Me voilà enfin assise. Si je l’étais, c’est que justement, la fenêtre à côté de ce siège n’avait pas de rideaux. Donc en plus de la chaleur interne, il faudrait supporter le soleil, qui était au zénith à 14h.
De nombreuses personnes étaient sans sièges, assises à même le sol ou sur leur valise.


Les discussions allaient bon train et tout au long du train. Je vous laisse deviner leur niveau et les termes utilisés, dont certains m’étaient étrangers en tant que marocaine. Les gens s’interpellaient d’un wagon à un autre, ça discutait, rigolait, s’insultait grossièrement, ça répondait au téléphone, sans une once de discrétion et ça racontait sa vie, celle des voisins et des amis. Le train était plus un brouhaha affolant qu’un espace sensé nous assurer un minimum de confort.
Plus le train avançait, plus il se remplissait et plus les échanges entre passagers devenaient grossiers.
Cernée de toute part par des gens, des voix, des comportements, des odeurs, par une chaleur devenant de plus en plus étouffante, une fenêtre sans rideau, j’étais réellement dans une situation pénible et affreuse.
Je ne souhaitais qu’une chose que ce train arrive enfin à Marrakech car le trajet devenait cauchemardesque.

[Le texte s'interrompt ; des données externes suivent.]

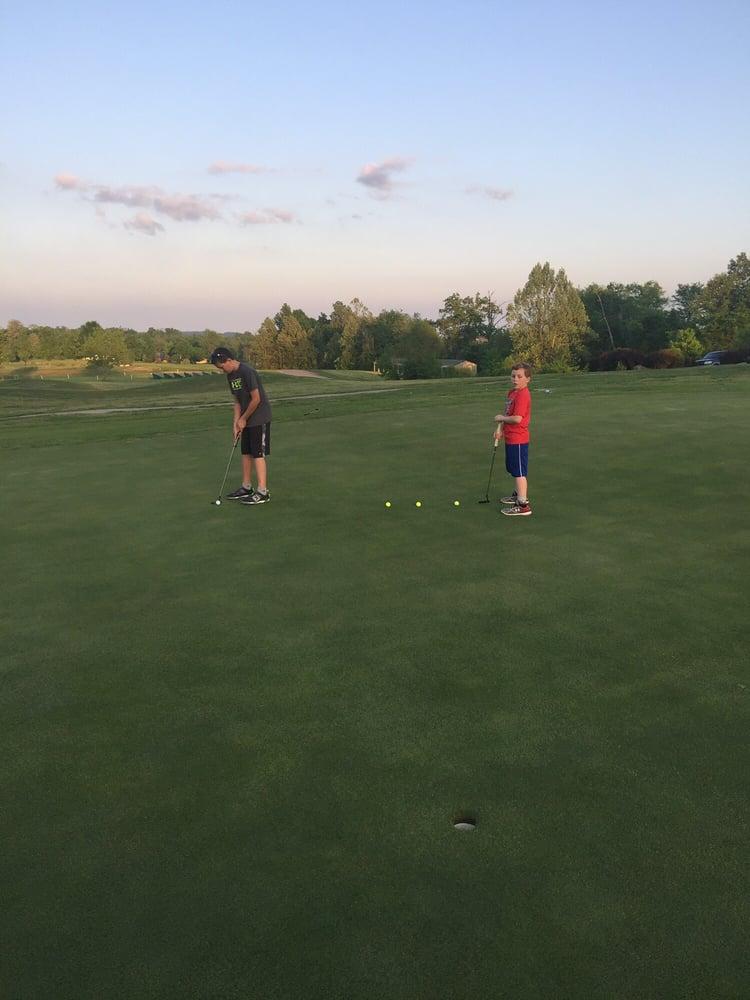 Deer Lakes Golf Course: 140 Deer Lake Ln, Salem, KY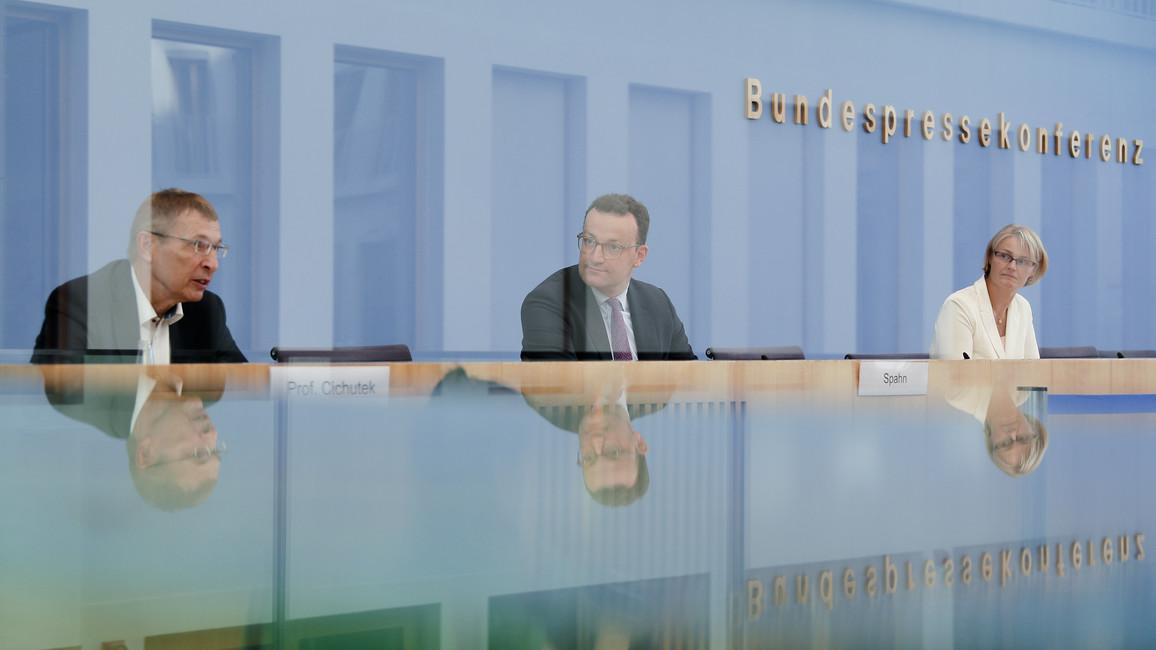 Bundesforschungsministerin Anja Karliczek in einer gemeinsamen Pressekonferenz mit Jens Spahn und Klaus Cichutek, Präsident des Paul-Ehrlich-Instituts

J’étais mal et j’avais mal pour mon pays. J’avais mal pour le niveau d’incivisme atteint, la courtoisie que nous avons perdue, le comportement correct en public, le manque d’entretien de ce train qui aggravait encore plus ces situations et les favorisait. Et à côté de tout cela, cette belle gare en construction. Elle est pour qui ? Pour ces trains qui ont besoin de travaux élémentaires d’entretien ? Pour ces passagers à qui on n’a pas appris, faute d’éducation et de système scolaire défaillant, l’élémentaire de la chose et de l’espace publics.

Et la vérité a fini par nous rattraper avec drame du train de Bouknadel, qui a fauché des vies innocentes, dont la seule faute était celle de se trouver ce jour, à bord du mauvais train.
Le drame Bouknadel nous concerne tous, du simple usager, au PDG de l’ONCF, en passant par tous les niveaux hiérarchiques : le petit ouvrier, le contrôleur, les chauffeurs des trains, les commerciaux.
Un PDG qui ne met pas de garde fous dans son entreprise, ne peut ni être ni occuper ce poste de responsabilité et il s’agit bien d’une grande responsabilité, car il y a va de la vie des gens.
Une entreprise, à l’image d’une société, ne peut être à deux vitesses. Construire des gares luxueuses c’est bien beau et même souhaitable, mais qui va construire la conscience professionnelle ? Qui va construire l’HUMAIN ????